E2E Latency Benchmarks
The script viiper/testing/e2e/scripts/lat_bench.go runs (or parses) end‑to‑end input latency benchmarks and produces enriched output (table, markdown, or JSON).
It groups repeated cycles when -count > 1 and uses the single press E2E measurement (E2E-InputDelay) as the 100% baseline.
Output
| Column | Meaning |
|---|---|
| Benchmark | Name of the sub benchmark |
| Count | Iterations performed (from Go bench output; affected by -benchtime) |
| ns/op | Nanoseconds per operation (direct Go benchmark figure) |
| % of Full | Relative to E2E-InputDelay (single press baseline) |
| Client Share % | Portion attributed to the (go) client write phase (for E2E rows) |
| Latency Share % | Remainder attributed to transport + virtual device/host stack + tight device polling loop |
E2E-PressAndRelease includes both press and release cycles, so it is expected to be ~2× the single press and thus can exceed 100% in % of Full.
Scope / Methodology
- All benchmarks included here are executed against a VIIPER server on the same host (localhost).
They therefore measure in-process client emission plus local USBIP stack + emulated device processing only.
Remote/network USBIP attachment will add network RTT and jitter which is intentionally excluded from these baseline figures. - Benchmarks use a single emulated Xbox360 controller device.
Other devices might produce slightly different results depending on USB report size and VIIPER-InputState size. - Benchmarks use a single button press, which is enough as clients/VIIPER always produce a full report of the devices state.
Benchtime Mode
Runs use a fixed-iteration benchtime (e.g. -benchtime=1000x, -benchtime=10000x) rather than time-based (e.g. 2s).
Running
From repository root:
cd testing/e2e
# Single run, 1000 fixed iterations per sub benchmark
go run ./scripts/lat_bench.go -benchtime=1000x -count=1 -format markdown
Results (Arch Linux / SteamDeck Kernel / Steam Deck LCD / Go 1.25+, 10k iterations):
| Benchmark | Count | ns/op | % of Full | Client Share % | Latency Share % |
|---|---|---|---|---|---|
| 1_Go-Client-Write | 10000 | 10668 | 11.98 | 100.00 | 0.00 |
| 2_InputDelay-Without-Client | 10000 | 74154 | 83.25 | 0.00 | 100.00 |
| 3_E2E-InputDelay | 10000 | 89078 | 100.00 | 11.98 | 88.02 |
| 4_E2E-PressAndRelease | 10000 | 184870 | 207.54 | 11.54 | 88.46 |
Example output (Windows / AMD Ryzen 9 3900X / Go 1.25+, 10k iterations):
| Benchmark | Count | ns/op | % of Full | Client Share % | Latency Share % |
|---|---|---|---|---|---|
| 1_Go-Client-Write | 10000 | 27933 | 16.60 | 100.00 | 0.00 |
| 2_InputDelay-Without-Client | 10000 | 133724 | 79.45 | 0.00 | 100.00 |
| 3_E2E-InputDelay | 10000 | 168307 | 100.00 | 16.60 | 83.40 |
| 4_E2E-PressAndRelease | 10000 | 331439 | 196.93 | 16.86 | 83.14 |
Variability across repeated measurement runs has been negligible.

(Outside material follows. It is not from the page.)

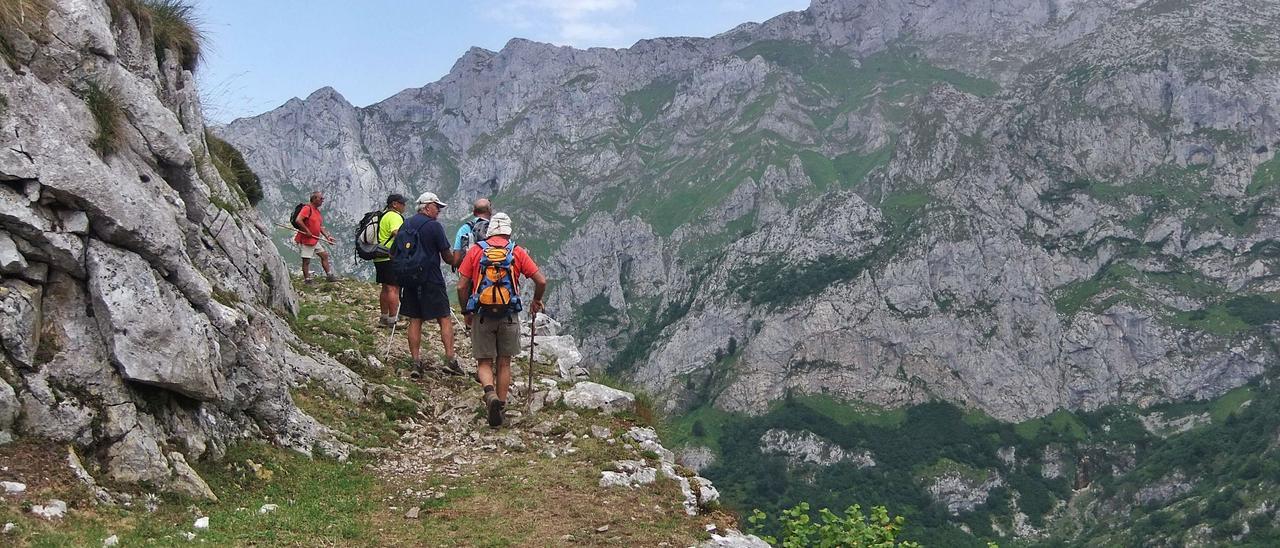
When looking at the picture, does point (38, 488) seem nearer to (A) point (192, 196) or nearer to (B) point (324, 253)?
(A) point (192, 196)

Use a larger -count if you want to increase the number of runs.
Notes
- Memory statistics from Go benchmarks are intentionally omitted.
% of Fullfalls back to the largest ns/op if the baseline row is missing.- All benchmarking must run with parallelism 1 in underlying benches.
- Benchmarks use a tight polling loop using SDL3 to detect input state changes on the emulated device.
- Benchmarks must be run without an already running VIIPER server instance.